Its “composite cartridge provides significant logistical advantages over traditional brass-cased ammunition and gives end users unmatched accuracy, repeatability and reliability, all in a light-weight cartridge,” the statement said.

The product offers a “30 percent weight reduction, improved accuracy, optimized muzzle velocity and increased ballistic efficiency,” it added.

For a typical infantryman’s load of seven 30-round magazines, that would amount to him being able to carry an additional 90 rounds, a company executive told National Defense at the 2019 Shot Show.

Composite casing also reduces heat produced during the firing process, the executive noted. That in turn diminishes wear and tear on the gun. The composite material is a heat insulator while brass is a conductor.

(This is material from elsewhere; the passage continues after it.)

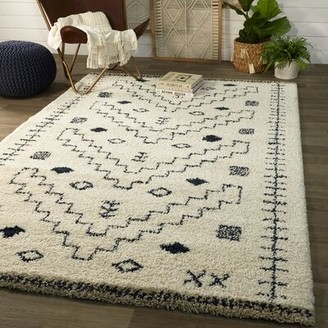 """Union Rustic Entwistle Shaggy Blue/Off White Rug Rug Size: Rectangle 7'10"""" x 10'"""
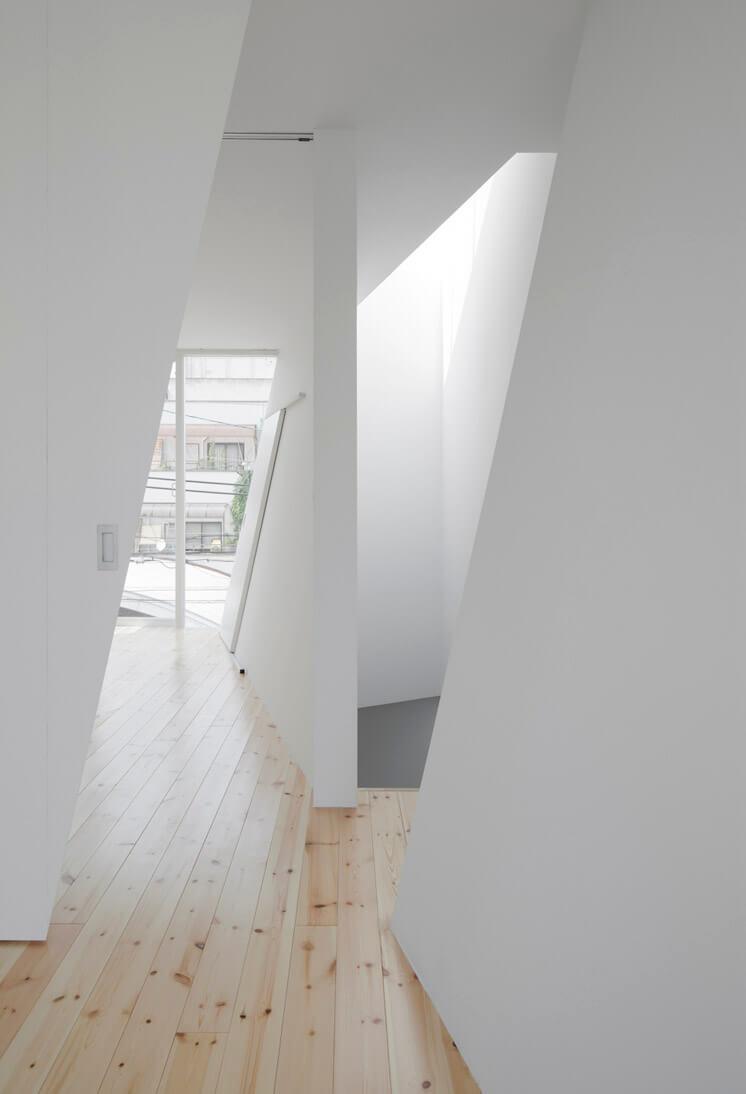 House in Tamatsu Kenji Architectural Studio | © Yohei Sasakura03 | Est Magazine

The Army will test the ammunition in a variety of settings throughout 2021 before issuing a final decision on contracts related to NGSW participation, the company said.

Its composite-cased rounds are currently being offered to other public agencies, with plans to offer them to general public consumers later. The Australian Defence Force is also experimenting with the ammunition, a separate statement said.

Along with the new round, the Army is also reviewing True Velocity’s manufacturing processes and infrastructure. A production cell that occupies 2,640 square feet can produce as many as 27 million rounds per year, the statement said. The company occupies a 66,000-square-foot facility in Garland, Texas.

Company CEO Kevin Boscamp said: “True Velocity rounds will not only give warfighters a significant advantage in the field, but we believe our products and processes will save institutions such as the Department of Defense millions of dollars in logistics costs.”

Topics: Ammunition

Comments (2)

Re: Army Taking Serious Look at Composite Cartridges

True Velocity stated commercial sales would start in 2020. Then they stated 2021. Now they say "in the future". Does this mean they do not have production capability, or is there something wrong?

Shawn Rhatigan at 12:56 PM
Re: Army Taking Serious Look at Composite Cartridges

I have been reloading handgun ammo since the 1970's.
What are the reloading possibilities of this ammo?